Um incêndio devastador atingiu um dormitório da Escola Secundária Utumishi Girls’ Academy, localizada em Gilgil, no Vale do Rift, Quênia, na madrugada desta quinta-feira (28). O incidente resultou na morte de 16 estudantes, conforme informações divulgadas pelo governo local. O fogo teve início pouco após a meia-noite e se prolongou por mais de duas horas, conforme relatou o Ministro da Educação, Julius Migos, em coletiva à imprensa.
Além das 16 fatalidades, cerca de 79 estudantes ficaram feridas. Dentre elas, 71 já receberam alta hospitalar, mas a situação de algumas ainda requer atenção médica. Imagens veiculadas na televisão do país mostraram o desespero de familiares que se reuniram em frente aos portões da escola, à procura de informações sobre seus filhos desaparecidos.
Incêndios em instituições de ensino no Quênia têm se tornado uma preocupação crescente, com mais de 100 ocorrências registradas em 2024. Muitos desses incêndios são atribuídos a protestos de alunos em resposta a condições de vida inadequadas e a disciplina severa imposta nas escolas, de acordo com estudos realizados na área.
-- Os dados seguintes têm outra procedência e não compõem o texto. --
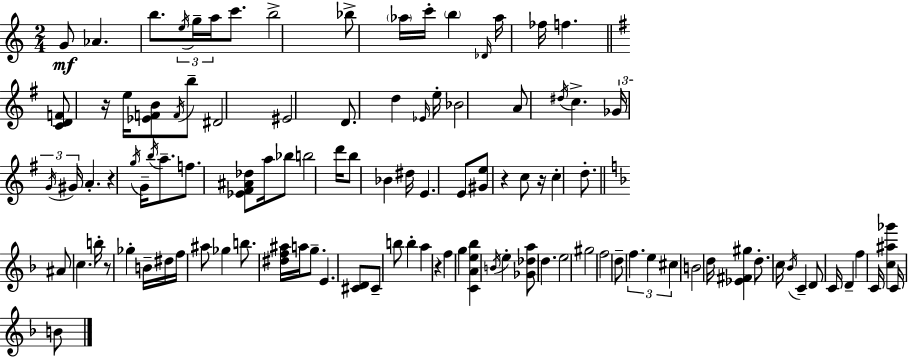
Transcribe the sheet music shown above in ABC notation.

X:1
T:Untitled
M:2/4
L:1/4
K:C
G/2 _A b/2 e/4 g/4 a/4 c'/2 b2 _b/2 _a/4 c'/4 b _D/4 _a/4 _f/4 f [CDF]/2 z/4 e/4 [_EFB]/2 F/4 b/2 ^D2 ^E2 D/2 d _E/4 e/4 _B2 A/2 ^d/4 c _G/4 G/4 ^G/4 A z g/4 G/4 b/4 a/2 f/2 [_E^F^A_d]/2 a/4 _b/2 b2 d'/4 b/2 _B ^d/4 E E/2 [^Ge]/2 z c/2 z/4 c d/2 ^A/2 c b/4 z/2 _g B/4 ^d/4 f/4 ^a/2 _g b/2 [^df^a]/4 a/4 g/2 E [^CD]/2 ^C/2 b/2 b a z f g [CAe_b] B/4 e [_G_da]/2 d e2 ^g2 f2 d/2 f e ^c B2 d/4 [_E^F^g] d/2 c/4 _B/4 C D/2 C/4 D f C/4 [c^a_g'] C/4 B/2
O Ministro Julius Migos destacou que as investigações sobre a origem do incêndio estão em andamento, mas até o momento a causa não foi identificada. Em uma tragédia semelhante, um incêndio em 2024 em um internato no condado de Nyeri resultou na morte de 21 estudantes, sem que a causa tivesse sido esclarecida.
Eunice Mureithi, mãe de uma das alunas que escapou do incêndio, relatou à emissora NTV que o fogo começou em uma cúpula superior da escola, propagando-se rapidamente. Ela descreveu que uma parte da cúpula ficou bloqueada, dificultando a fuga dos alunos, embora muitos tenham conseguido escapar a tempo.
O mais letal incêndio escolar registrado no Quênia ocorreu em 2001, quando 67 alunos perderam a vida na Escola Secundária de Kyanguli, nos arredores de Nairóbi. As autoridades atribuíram aquele incidente a um incêndio criminoso, levantando preocupações sobre a segurança nas escolas do país.